Tadi di rumah, Eunhyuk dan Euncha berhasil meningkatkan rasa bersalahnya karena menyerang Eunhyuk semalam. Mereka mengatakan bahwa Miho harus menemani keduanya bersenang-senang karena satu, telah mencelakai Eunhyuk, dan dua, sudah merepotkan Euncha setengah mati. Merasa tidak ingin berhutang budi, Miho terpaksa menuruti keduanya. Sepanjang perjalanan keduanya berhasil sedikit membangkitkan semangatnya dengan mengatakan bahwa Miho pasti akan menyukai acara ini.

Tapi dasar pasangan licik, sampai di tempat tujuan Miho justru terbengong-bengong karena mereka langsung diberi perlengkapan berupa baju overall kotor dan alat-alat berkebun. Tahu-tahu saja mereka sudah ada di tengah kebun apel dan harus membantu pemiliknya memanen apel. Mereka harus memetiki apel-apel yang merah ranum dan bila sudah tidak kuat menggendong keranjang yang berat, mereka bisa menaruh apel yang sudah dipetik di sebuah keranjang penampung yang sudah disiapkan oleh pemiliknya. Miho benar-benar kesal karena ternyata mereka datang untuk bekerja.

Matahari bersinar terik. Meski udara sejuk karena lokasi desa ini ada di bawah pegunungan dan musim panas juga sebentar lagi berakhir, Miho tetap sebal karena harus membawa-bawa beban berat di pundaknya dan mengenakan overall jelek yang bau dan kotor! Tongkat pemetiknya sekarang sudah tergeletak di tanah karena tadi dia melemparnya dengan kesal sambil berteriak. Yang paling buruk dari semua itu adalah, dia harus melihat Eunhyuk dan Euncha cekikikan seperti orang gila, kemana-mana bersama, seperti ada lem super kuat yang menempelkan mereka. Dia benci. Benci!

Miho merasa tertipu karena dia sama sekali tidak menyukai situasi ini. Dia ingin pulang. Tidak ingin melihat pemandangan menyakitkan di depannya. Akhirnya dia pun melakukan itu. Diletakkannya juga keranjang yang berisi beberapa buah apel, juga dilepaskannya overall dan sarung tangan.
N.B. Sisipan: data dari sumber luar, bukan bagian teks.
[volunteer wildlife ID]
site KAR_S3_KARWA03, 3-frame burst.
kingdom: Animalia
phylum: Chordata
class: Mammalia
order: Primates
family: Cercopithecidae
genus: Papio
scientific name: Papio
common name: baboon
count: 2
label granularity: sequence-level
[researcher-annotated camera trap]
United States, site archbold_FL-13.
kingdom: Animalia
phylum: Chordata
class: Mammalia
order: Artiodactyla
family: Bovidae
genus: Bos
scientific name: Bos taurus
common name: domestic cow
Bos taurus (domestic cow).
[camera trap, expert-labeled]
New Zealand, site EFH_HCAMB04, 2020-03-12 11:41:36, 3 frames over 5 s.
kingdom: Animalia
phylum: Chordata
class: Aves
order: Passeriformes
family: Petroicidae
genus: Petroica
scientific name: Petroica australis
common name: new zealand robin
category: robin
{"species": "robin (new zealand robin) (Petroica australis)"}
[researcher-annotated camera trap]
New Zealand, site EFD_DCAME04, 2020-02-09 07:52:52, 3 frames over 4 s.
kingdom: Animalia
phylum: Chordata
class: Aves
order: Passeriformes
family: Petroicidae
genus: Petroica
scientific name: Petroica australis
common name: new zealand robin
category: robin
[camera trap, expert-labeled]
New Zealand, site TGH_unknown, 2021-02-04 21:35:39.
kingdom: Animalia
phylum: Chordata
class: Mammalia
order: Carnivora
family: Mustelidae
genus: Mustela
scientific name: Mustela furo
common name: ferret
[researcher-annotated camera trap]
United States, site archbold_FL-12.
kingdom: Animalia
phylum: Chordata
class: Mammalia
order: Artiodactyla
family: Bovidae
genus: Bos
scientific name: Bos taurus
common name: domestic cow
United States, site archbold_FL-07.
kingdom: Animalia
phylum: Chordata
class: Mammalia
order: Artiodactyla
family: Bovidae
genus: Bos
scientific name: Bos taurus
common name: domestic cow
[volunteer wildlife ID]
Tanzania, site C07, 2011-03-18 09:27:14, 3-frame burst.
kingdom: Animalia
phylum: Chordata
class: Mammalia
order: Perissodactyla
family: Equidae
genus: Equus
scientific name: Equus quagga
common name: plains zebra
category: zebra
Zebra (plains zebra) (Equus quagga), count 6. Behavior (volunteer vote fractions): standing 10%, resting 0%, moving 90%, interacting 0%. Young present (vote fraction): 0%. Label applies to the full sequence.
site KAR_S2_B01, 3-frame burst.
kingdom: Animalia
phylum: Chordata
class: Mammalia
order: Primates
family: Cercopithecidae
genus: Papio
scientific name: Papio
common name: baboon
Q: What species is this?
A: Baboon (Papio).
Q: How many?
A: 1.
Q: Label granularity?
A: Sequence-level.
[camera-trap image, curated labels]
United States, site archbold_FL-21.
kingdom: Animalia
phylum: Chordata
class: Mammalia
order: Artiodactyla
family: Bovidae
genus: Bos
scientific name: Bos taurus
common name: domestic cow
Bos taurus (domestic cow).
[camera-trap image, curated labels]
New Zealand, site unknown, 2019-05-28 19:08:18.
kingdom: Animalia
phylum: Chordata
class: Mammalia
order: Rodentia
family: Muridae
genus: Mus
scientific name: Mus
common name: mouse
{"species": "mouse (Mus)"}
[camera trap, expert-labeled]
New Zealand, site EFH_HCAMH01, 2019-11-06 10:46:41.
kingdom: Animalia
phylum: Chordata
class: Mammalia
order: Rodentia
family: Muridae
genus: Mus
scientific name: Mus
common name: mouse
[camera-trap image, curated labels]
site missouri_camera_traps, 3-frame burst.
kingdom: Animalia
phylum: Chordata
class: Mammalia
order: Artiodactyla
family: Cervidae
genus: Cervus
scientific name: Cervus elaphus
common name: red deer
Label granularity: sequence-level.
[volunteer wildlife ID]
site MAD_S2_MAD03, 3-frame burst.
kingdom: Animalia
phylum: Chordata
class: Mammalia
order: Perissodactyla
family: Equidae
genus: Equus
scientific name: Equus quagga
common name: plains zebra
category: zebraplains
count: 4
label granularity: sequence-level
Topinya tetap dipakai, lalu dengan menghentak-hentak dia pergi meninggalkan tempat itu. Biar saja mereka berdua. Memangnya aku tidak punya uang untuk pulang sendiri?!

Tahu-tahu saja, Eunhyuk sudah menyusulnya. Cowok itu berjalan mundur di depannya. “Mau kemana?” ujarnya sambil nyengir tolol.

Miho berjalan sambil melihat Eunhyuk garang. “Minggir! Aku mau pulang!”

“Kenapa pulang?” cowok itu masih terus menghalangi langkah Eunhyuk.

“Karena aku benci!”

“Benci kenapa?”

“Benci karena kalian menipuku!”

“Kami menipumu? Menipu gimana?”

“Minggir! Pokoknya aku ga mau di sini! Mau pulang!” marah Miho sambil mendorong Eunhyuk hingga terjengkang.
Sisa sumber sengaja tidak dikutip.